== Document excerpt ==
--- --- ---
Deadline for manuscript submissions: closed (15 February 2023) | Viewed by 34332
Special Issue Editor
2. Faculty of Social Sciences and Leisure Management, Taylor’s University, Subang Jaya 47500, Malaysia
Interests: food transition, sociology and anthropology of food; food cultures; sociology of obesity and eating disorders; food crisis management; evaluation of public policies on food; health food links; sociology of tourism; tourism; gastronomy
Special Issues, Collections and Topics in MDPI journals
Special Issue Information
Dear Colleagues,
This issue of the journal Sustainability aims to examine the importance and role of social and cultural capital linked to food in sustainability and the health of both individuals and the planet. In 1798, in his “An Essay on the Principle of Population”, Thomas Malthus theorized that the world’s population grows in geometric progression, while the capacity to produce food evolves according to an arithmetic progression, thus leading to a catastrophic future. He predicted that if care were not taken to reduce population growth, the Earth would become the scene of deadly struggles due to hunger. Maximilien Sorre (1943) developed a theoretical reflection proposing a way to overcome the two competing paradigms that explored the relationship between man and nature in geography: the determinism of Frederich Ratzel “anthropo-geography”, which gave priority to the environment, and the “possibilism” of Paul Vidal de La Blache, for whom human action is almost limitless. Sorre promoted a vision focusing on the interactions between man and his environment, which would later give birth to modern ecological anthropology (Steward 1955). In his “Geopolitics of Hunger”, Josué de Castro (1952) took the question of hunger out of the realm of charity and placed it in the political realm.
--- --- ---
== Recorded data ==
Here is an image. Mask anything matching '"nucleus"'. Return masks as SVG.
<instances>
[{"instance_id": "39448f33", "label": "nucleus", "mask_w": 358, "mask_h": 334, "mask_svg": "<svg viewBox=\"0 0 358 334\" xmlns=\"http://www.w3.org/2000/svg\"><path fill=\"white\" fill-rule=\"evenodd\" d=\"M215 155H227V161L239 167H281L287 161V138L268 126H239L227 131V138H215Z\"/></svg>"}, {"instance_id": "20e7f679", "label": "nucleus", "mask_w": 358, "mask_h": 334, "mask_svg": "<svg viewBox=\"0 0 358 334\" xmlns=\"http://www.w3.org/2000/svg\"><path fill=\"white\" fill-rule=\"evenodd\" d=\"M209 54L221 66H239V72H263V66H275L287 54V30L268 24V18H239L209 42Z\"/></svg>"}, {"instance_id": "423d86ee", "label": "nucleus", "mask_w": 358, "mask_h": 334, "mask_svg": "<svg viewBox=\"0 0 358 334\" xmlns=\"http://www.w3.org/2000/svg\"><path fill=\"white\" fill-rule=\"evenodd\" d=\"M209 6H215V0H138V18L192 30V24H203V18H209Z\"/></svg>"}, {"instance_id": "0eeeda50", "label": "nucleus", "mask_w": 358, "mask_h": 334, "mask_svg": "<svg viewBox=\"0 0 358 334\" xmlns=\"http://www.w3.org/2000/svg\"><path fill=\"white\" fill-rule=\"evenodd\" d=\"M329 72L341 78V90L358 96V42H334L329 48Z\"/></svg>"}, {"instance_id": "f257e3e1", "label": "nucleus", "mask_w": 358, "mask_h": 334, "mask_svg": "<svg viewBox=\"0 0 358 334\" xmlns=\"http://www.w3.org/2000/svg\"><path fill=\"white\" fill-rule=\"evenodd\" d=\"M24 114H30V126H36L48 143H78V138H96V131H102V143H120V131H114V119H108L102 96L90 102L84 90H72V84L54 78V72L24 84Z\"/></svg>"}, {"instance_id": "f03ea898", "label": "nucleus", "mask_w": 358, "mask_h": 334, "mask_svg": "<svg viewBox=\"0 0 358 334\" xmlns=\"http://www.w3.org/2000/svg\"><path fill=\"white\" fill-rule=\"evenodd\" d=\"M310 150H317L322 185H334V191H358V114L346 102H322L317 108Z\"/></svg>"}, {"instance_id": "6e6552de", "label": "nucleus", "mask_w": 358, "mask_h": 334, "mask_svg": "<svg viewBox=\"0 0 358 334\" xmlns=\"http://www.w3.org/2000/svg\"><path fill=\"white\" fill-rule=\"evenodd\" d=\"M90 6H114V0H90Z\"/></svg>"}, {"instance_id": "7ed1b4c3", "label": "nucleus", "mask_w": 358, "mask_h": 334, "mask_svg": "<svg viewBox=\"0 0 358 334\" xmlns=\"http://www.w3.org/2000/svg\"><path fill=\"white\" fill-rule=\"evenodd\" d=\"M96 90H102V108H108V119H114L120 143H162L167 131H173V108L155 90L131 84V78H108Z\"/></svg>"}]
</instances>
--- --- ---
Reproduce the full Special Issue announcement above word for word, from the submission deadline line through its last sentence.

== Exercise response ==
Deadline for manuscript submissions: closed (15 February 2023) | Viewed by 34332
Special Issue Editor
2. Faculty of Social Sciences and Leisure Management, Taylor’s University, Subang Jaya 47500, Malaysia
Interests: food transition, sociology and anthropology of food; food cultures; sociology of obesity and eating disorders; food crisis management; evaluation of public policies on food; health food links; sociology of tourism; tourism; gastronomy
Special Issues, Collections and Topics in MDPI journals
Special Issue Information
Dear Colleagues,
This issue of the journal Sustainability aims to examine the importance and role of social and cultural capital linked to food in sustainability and the health of both individuals and the planet. In 1798, in his “An Essay on the Principle of Population”, Thomas Malthus theorized that the world’s population grows in geometric progression, while the capacity to produce food evolves according to an arithmetic progression, thus leading to a catastrophic future. He predicted that if care were not taken to reduce population growth, the Earth would become the scene of deadly struggles due to hunger. Maximilien Sorre (1943) developed a theoretical reflection proposing a way to overcome the two competing paradigms that explored the relationship between man and nature in geography: the determinism of Frederich Ratzel “anthropo-geography”, which gave priority to the environment, and the “possibilism” of Paul Vidal de La Blache, for whom human action is almost limitless. Sorre promoted a vision focusing on the interactions between man and his environment, which would later give birth to modern ecological anthropology (Steward 1955). In his “Geopolitics of Hunger”, Josué de Castro (1952) took the question of hunger out of the realm of charity and placed it in the political realm.